| name | experiment-analyzer |
| description | Design and analyze A/B tests and experiments — sample size, statistical significance, and result interpretation |
| allowed-tools | ["Read","Write","Grep"] |
| effort | medium |
When to activate
- Designing A/B tests with proper sample size and duration
- Analyzing experiment results for statistical significance
- Interpreting metrics lift, confidence intervals, and guardrail metrics
- Setting up experimentation frameworks (Statsig, LaunchDarkly, custom)
When NOT to use
- For qualitative user research
- For feature flagging without measurement
- For simple before/after comparisons
Instructions
- Pre-experiment. Define primary metric, guardrail metrics, minimum detectable effect (MDE), and required sample size.
- Power analysis. Calculate sample size: n = (Z_α/2 + Z_β)² × σ² / δ². Typical: 80% power, 5% significance.
- Run experiment. Randomize at user/session level. Check for sample ratio mismatch (SRM). Monitor guardrails daily.
- Analyze results. Compute p-value, confidence interval, relative lift. Check for novelty/primacy effects.
- Interpret. Statistical significance ≠ practical significance. Consider effect size and business impact.

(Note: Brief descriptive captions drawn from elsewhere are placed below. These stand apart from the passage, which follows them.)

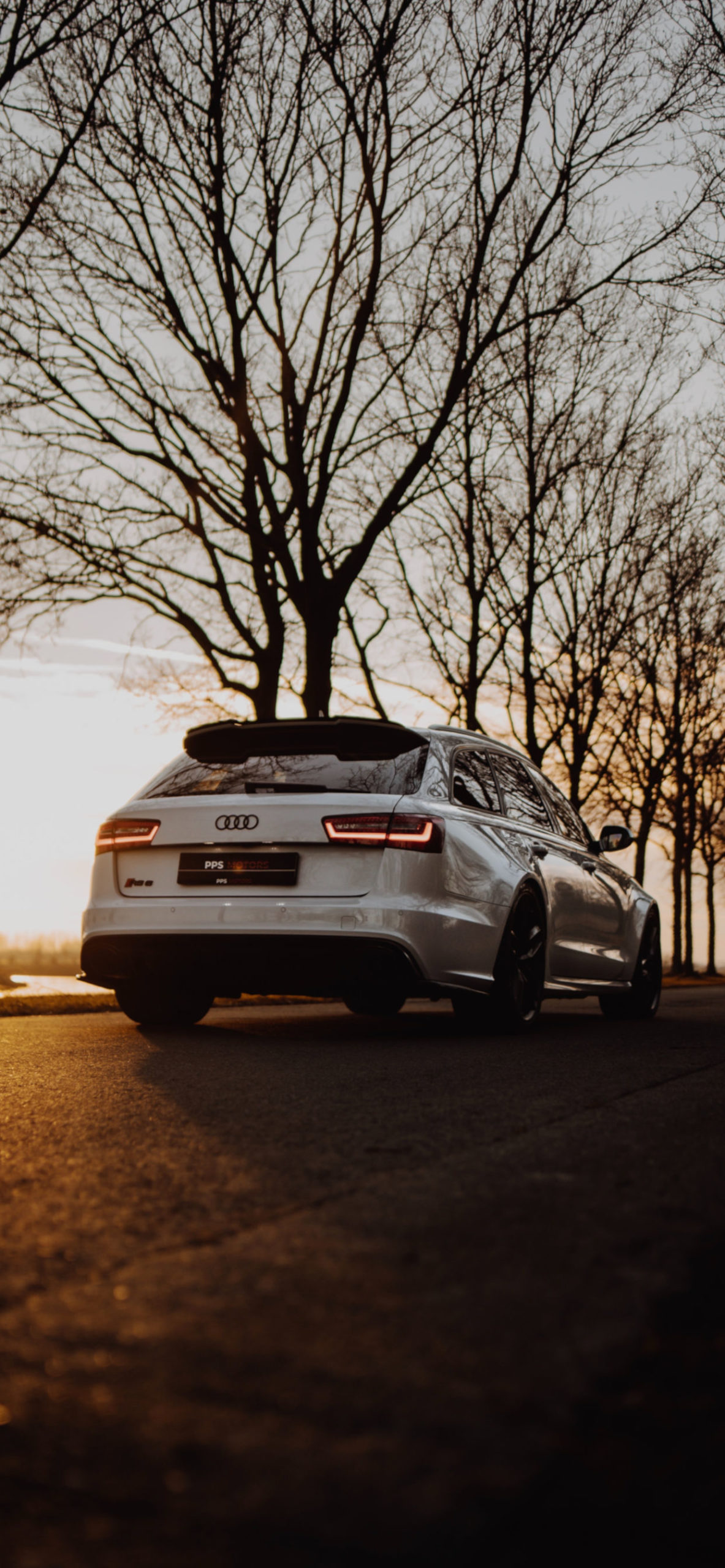 iPhone wallpapers car trees sunset scaled Car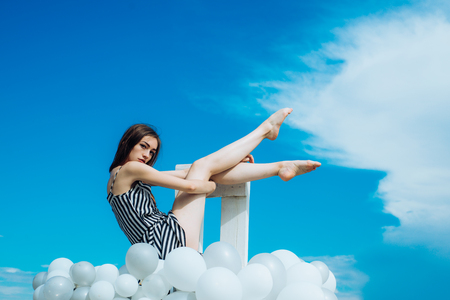 feeling freedom and dreaming. inspiration and imagination. girl sit in sky. Fashion portrait of woman. woman in summer dress with party balloons. sence of freedom.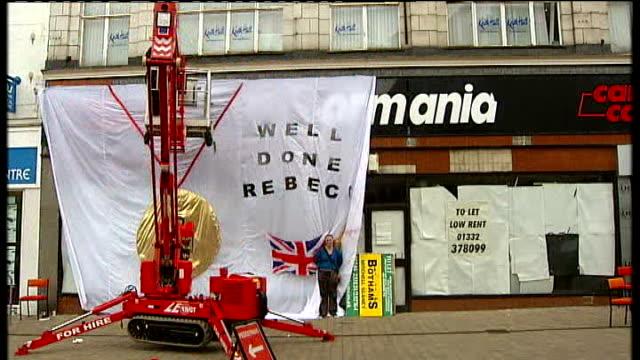 crane hoisting banner up over shop front - hoisting stock videos & royalty-free footage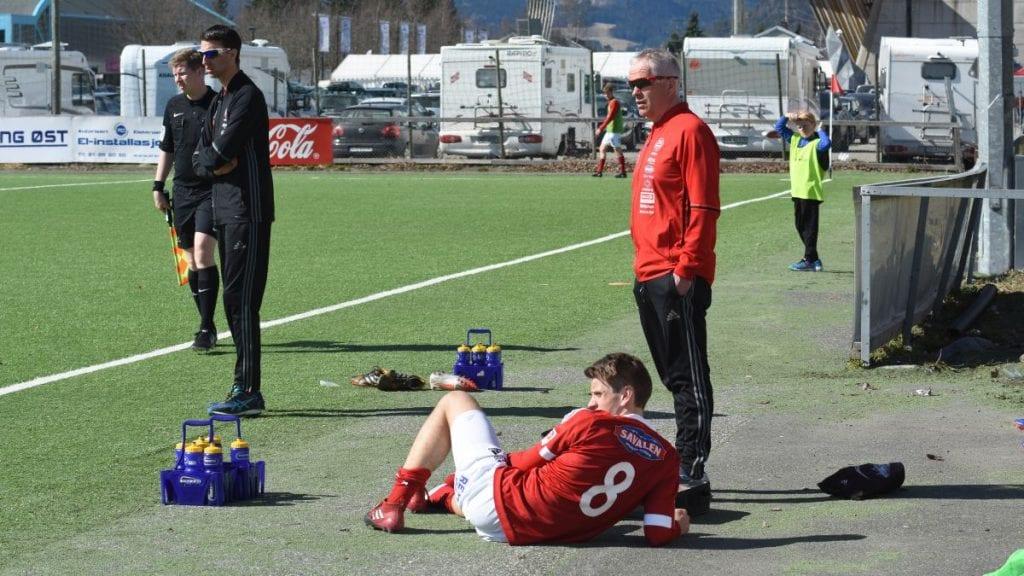 OVER OG UT: En liggende Kjetil Skorstad Thoresen, dette bildet er fra 3. divisjonsoppgjør mot Lillehammer i 2017, har nå fått så mange skader at karrietren er over. Pappa Svein Per Thoresen (til høyre, og hovedtrener Mats Lund får ytterligere en utfordring med dette. Foto: Jan Kristoffersen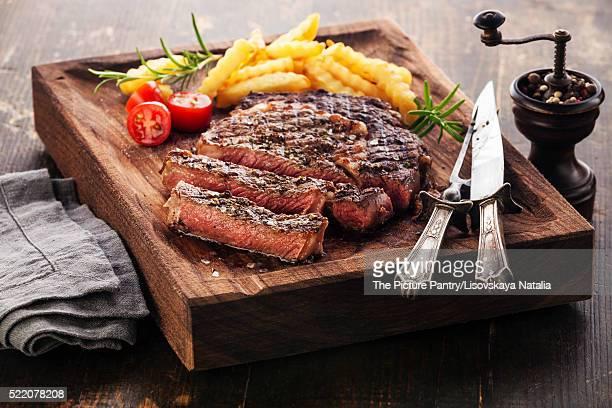 Sliced medium rare grilled Steak Ribeye Black Angus with french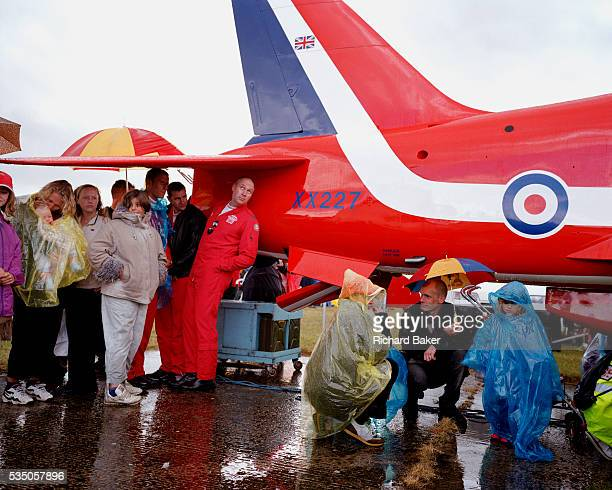Sheltering from a rain shower at the Kemble Air Day some pilots of the elite 'Red Arrows' Britain's prestigious Royal Air Force aerobatic team gather...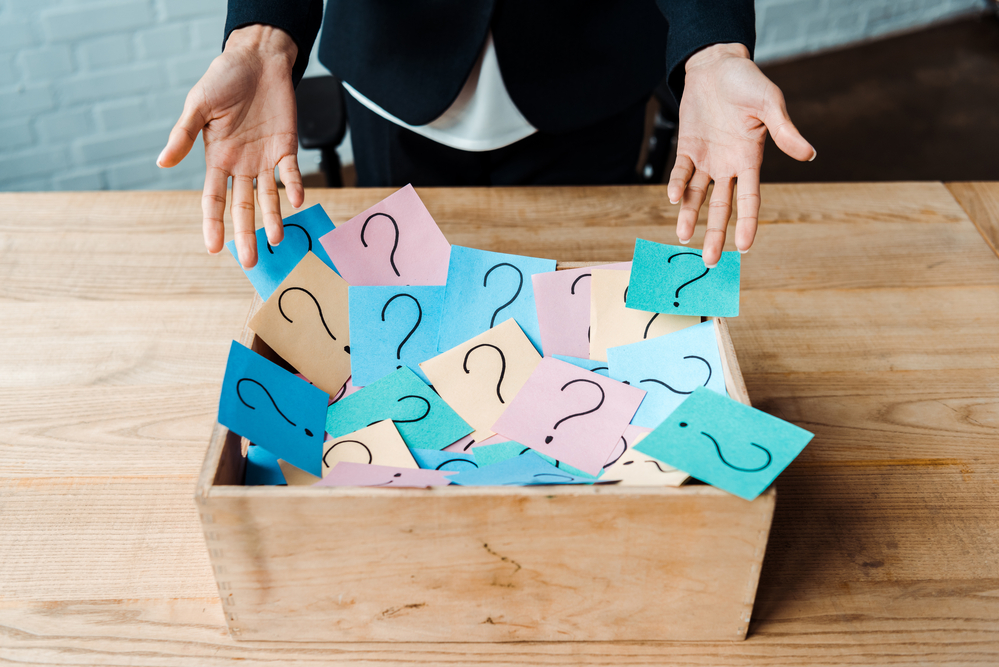 Question marks on sticky notes in a box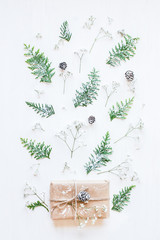 Christmas gift, pine cones, thuja branches and gypsophila flowers. Top view, flat lay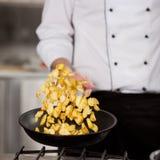 Cacerola masculina de Tossing Potatoes In del cocinero imagen de archivo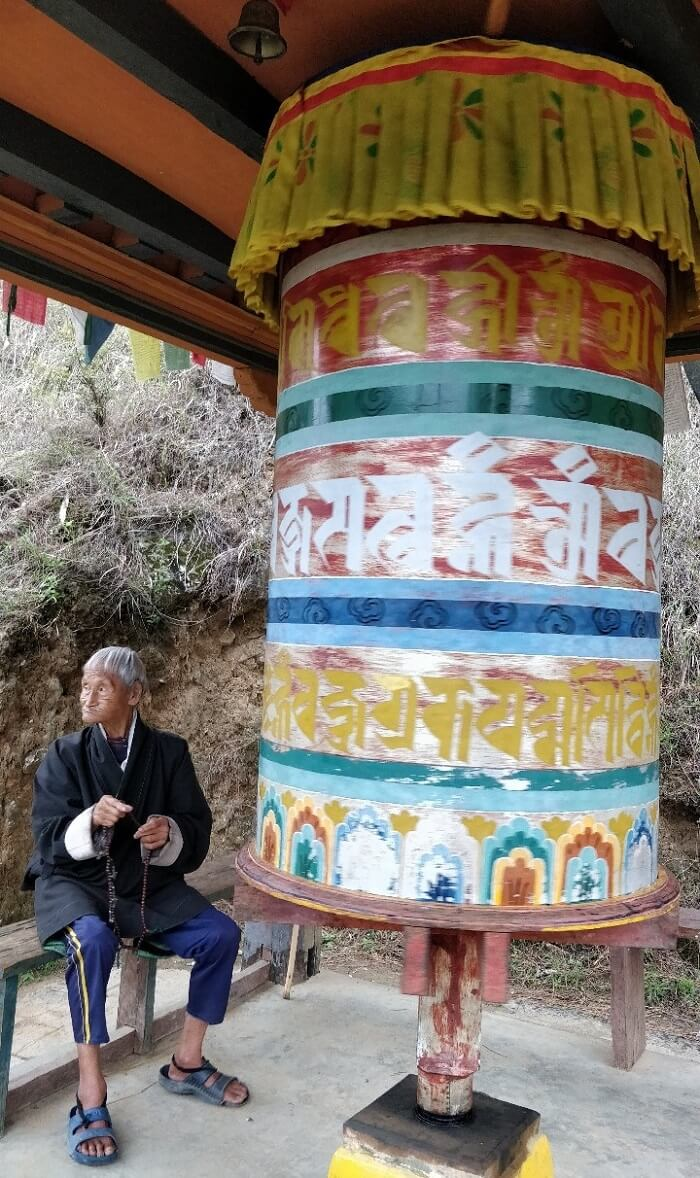 rohit bhutan family trip travelogue old man prayer wheel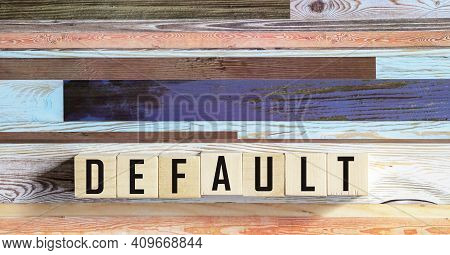 The Word Default On Wooden Cubes. Non-fulfillment, Non-fulfillment, Non-payment, Non-payment Of Debt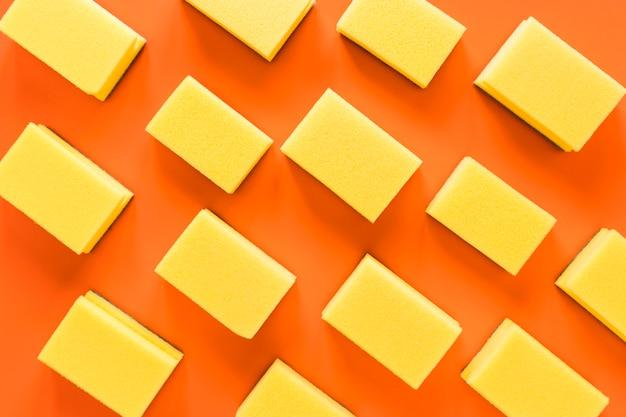 Arranjo de vista superior com esponjas em fundo laranja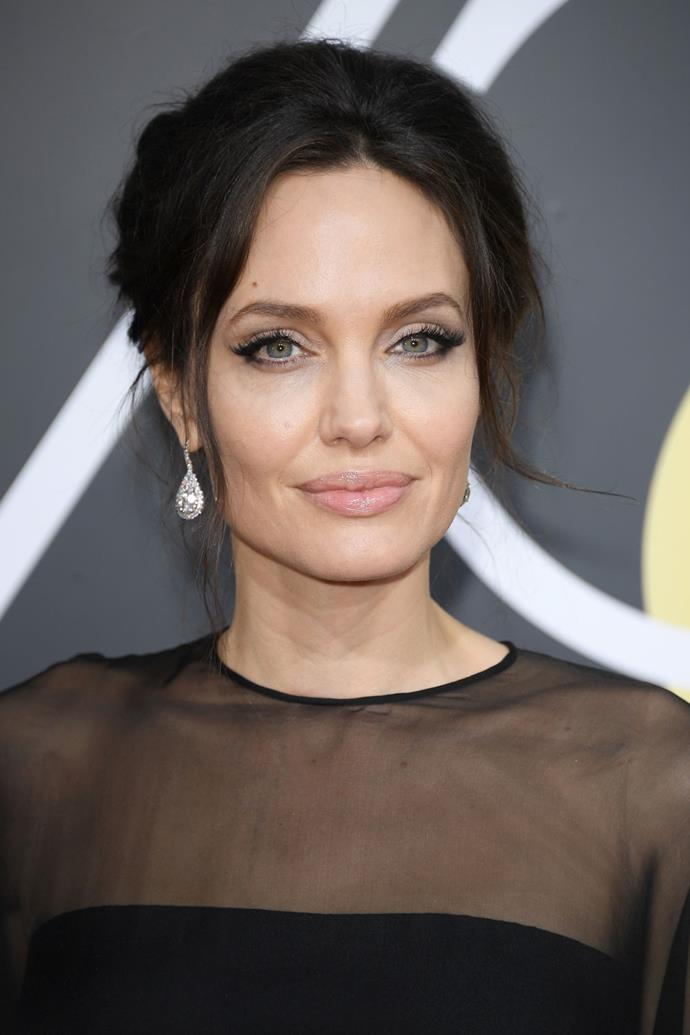 **Angelina Jolie** <br><br> Jolie opted for a retro hairstyle and a winged eye.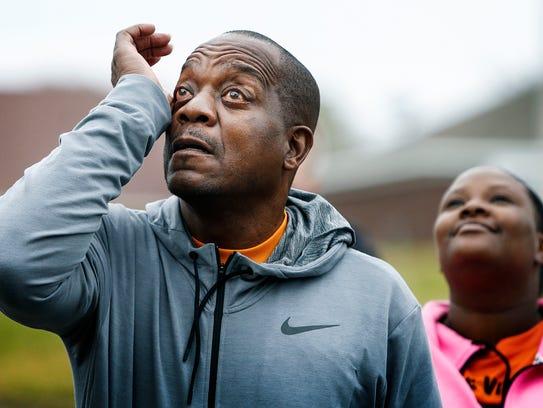 Reginald Johnson (left) wipes away tears after releasing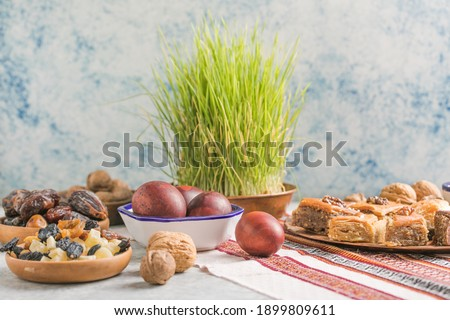 Novruz traditional tray with green wheat grass semeni or sabzi, sweets and dry fruits pakhlava on white background. Spring equinox, Azerbaijan copy space
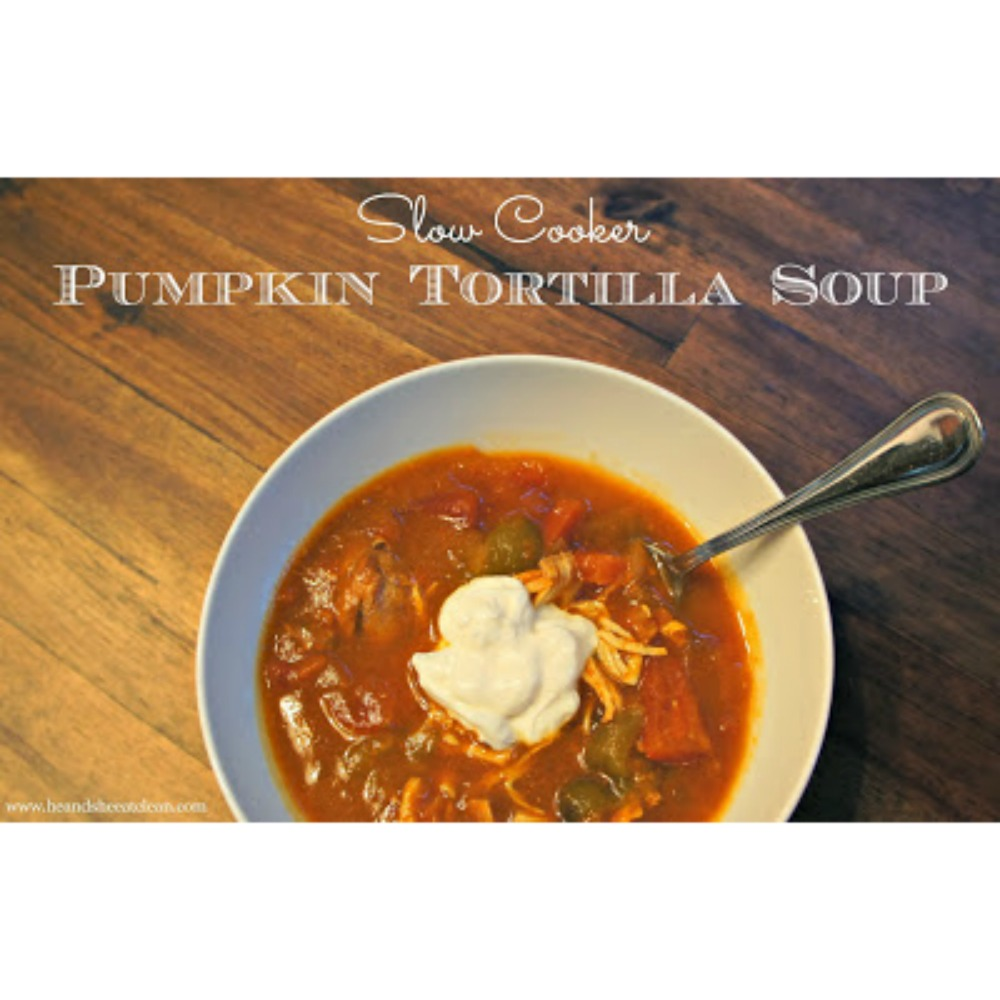 Pumpkin Tortilla Soup in a white bowl on a wooden table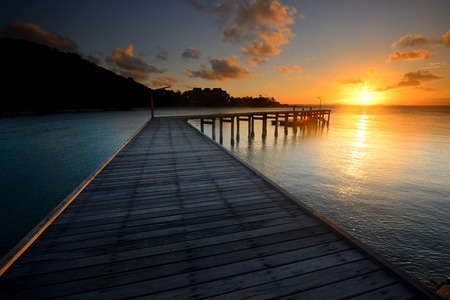 The landscape of beautiful wooden bridge with sunrise in the morning Standard-Bild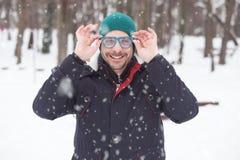 Ritratto di giovane uomo felice con gli occhiali da sole blu ed il cappello verde o immagini stock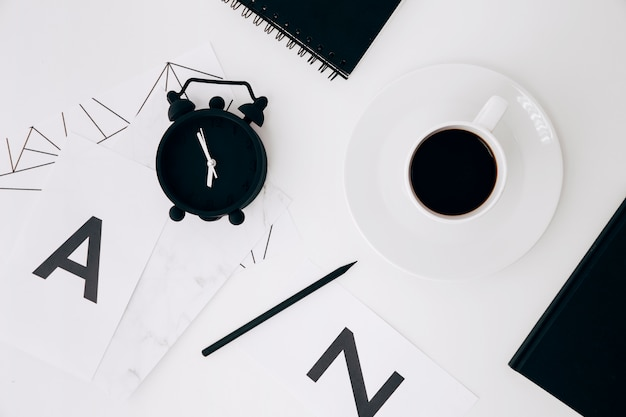 目覚まし時計;鉛筆;日記;コーヒーカップと白い背景の上の手紙aとnの紙 無料写真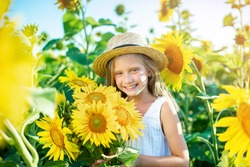 Cute child armful of sunflowers in summer field. Beautiful  child in light summer dress straw hat country life. Summer time concept.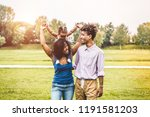 happy african family having fun ... | Shutterstock . vector #1191581203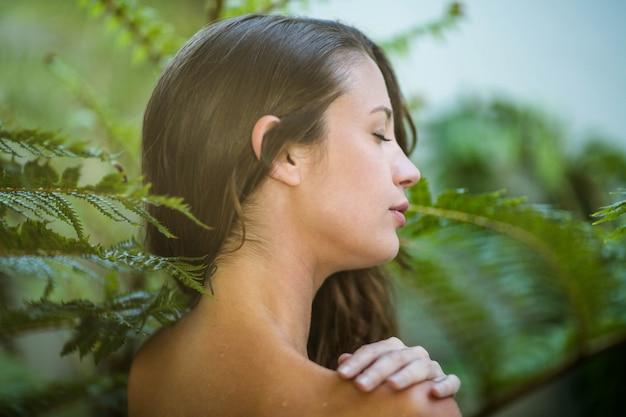 Bella donna in piedi all'aperto contro le piante verdi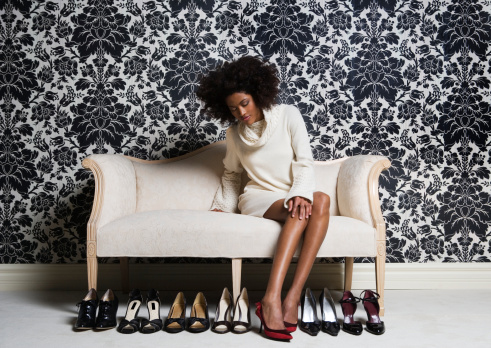 woman-on-sofa-with-shoes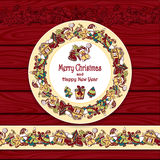 Circle frame and border from Christmas  elements on red wood background Stock Photo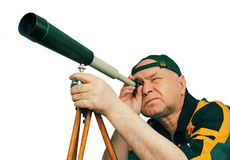 Man, an astronomer looking through a telescope. Stock Photography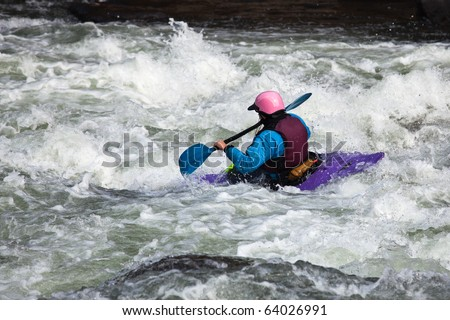 Canoeing in white water in rapids on river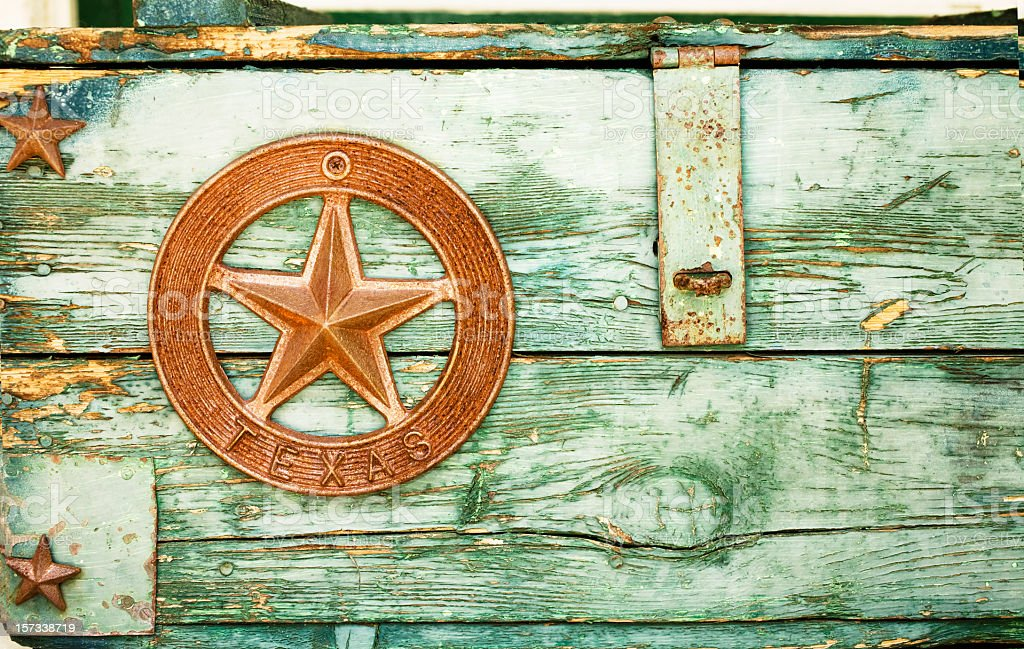 Green paint peeling on Wooden box with Texas star stock photo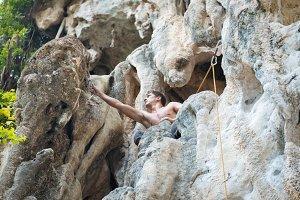 man rock climbing on white mountain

- Report. Executive summary: metric, lift %, CI, p-value, recommendation (ship/iterate/kill).
Example
Experiment: New checkout flow
Primary metric: Conversion rate
MDE: 2% relative lift
Sample size: 50K users/group (14 days at current traffic)
Results:
Control: 3.21% conversion
Treatment: 3.34% conversion
Lift: +4.1% (95% CI: [+1.2%, +7.0%])
p-value: 0.008 (< 0.05 threshold)
Guardrails: Page load time unchanged, error rate unchanged
Recommendation: Ship. Statistically significant with positive lift.